Knox Students Produce Documentary about Pakistani School

Two Knox College students, Yumna and Minah Rathore, have produced a documentary about one woman's determination to educate underprivileged youth in Pakistan.

The sisters' recently completed film, Roshni: A Light that Ignites Hope, spotlights Roshni Public School and its founder, Shakira Zaqi. (Photo above: Minah Rathore, left, and Yumna Rathore, right, with Shakira Zaqi.)

Yumna, a graduating senior majoring in international relations and economics, and Minah, a sophomore majoring in international relations, are originally from Islamabad, Pakistan. With support from a Richter Grant, they traveled to Pakistan in December 2011 to collect film footage and conduct interviews with students, teachers, and others associated with the school, a non-governmental organization that serves children in impoverished neighborhoods.

The Rathore sisters spent two academic terms -- Winter 2012 and Spring 2012 -- editing and polishing their 20-minute film as an independent study project.
"We were fascinated with the aim of the school, which was to take street children in Qayyumabad and Buffer Zone (two sections of Karachi, Pakistan), give them free uniforms and books, and turn them into school children," said Yumna (in photo at right).

Yumna Rathore
Through their coursework at Knox, the sisters have gained specialized skills and knowledge that they applied to the documentary project. Minah is minoring in journalism and Middle Eastern Studies. Yumna has studied non-governmental organizations (NGOs) and international development at Knox, and she plans to attend graduate school to focus on international education and development in Asia.

Their Knox faculty advisor on the independent study project was David Amor, instructor of journalism and anthropology-sociology.

"Minah and Yumnah were really a delight to work with," he said. "I would give them a suggestion: 'come back with a rough storyboard of how you see the pieces fitting together' or 'go find a dozen documentaries you like and tell me why you like them,' and they would come back in a week with a carefully thought-through plan and several good ideas for edits, cuts and inter titles.

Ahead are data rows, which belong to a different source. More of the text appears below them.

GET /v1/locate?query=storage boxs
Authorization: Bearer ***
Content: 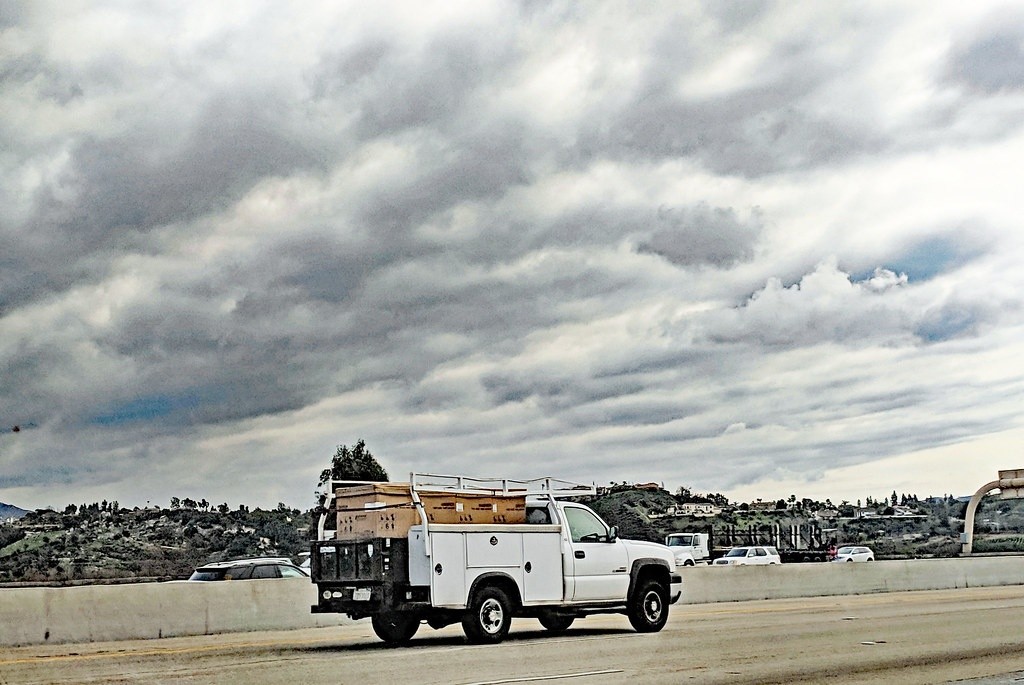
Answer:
[308,485,527,579]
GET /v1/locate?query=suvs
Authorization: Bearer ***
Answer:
[189,560,309,581]
[832,547,874,563]
[712,547,782,564]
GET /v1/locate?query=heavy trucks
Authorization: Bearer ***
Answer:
[663,526,837,563]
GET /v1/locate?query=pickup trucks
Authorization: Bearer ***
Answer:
[309,473,682,645]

"It's been clear how much this project means to them personally, but also how effectively they've used it as a learning opportunity."

Reflecting on the project, Minah said, "Sometimes people take their blessings for granted. I believe that we need to start counting our blessings, and this independent study project will allow people to realize that there is a whole world out there that needs their help." (Photo below right: Minah Rathore talks with children at Roshni Public School.)
Minah Rathore

Yumna added that she hopes the documentary will teach Knox students about the daily struggles of poor children in developing countries.

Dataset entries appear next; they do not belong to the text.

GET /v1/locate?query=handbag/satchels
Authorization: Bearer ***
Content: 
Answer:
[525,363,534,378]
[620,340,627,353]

"It is not as simple as waking up in the morning and coming to school," she said. "We want Knox students to understand that NGOs are possible solutions to development, but we also want them to see the obstacles faced by NGOs every day."

A few years ago, Yumna said, she would not have envisioned herself taking on the task of producing a documentary. But being at Knox made it happen.

"I hope that this will serve to show how Knox teaches students to pursue and elaborate on any initial idea a student may have, however ridiculous it may seem at the beginning," she said.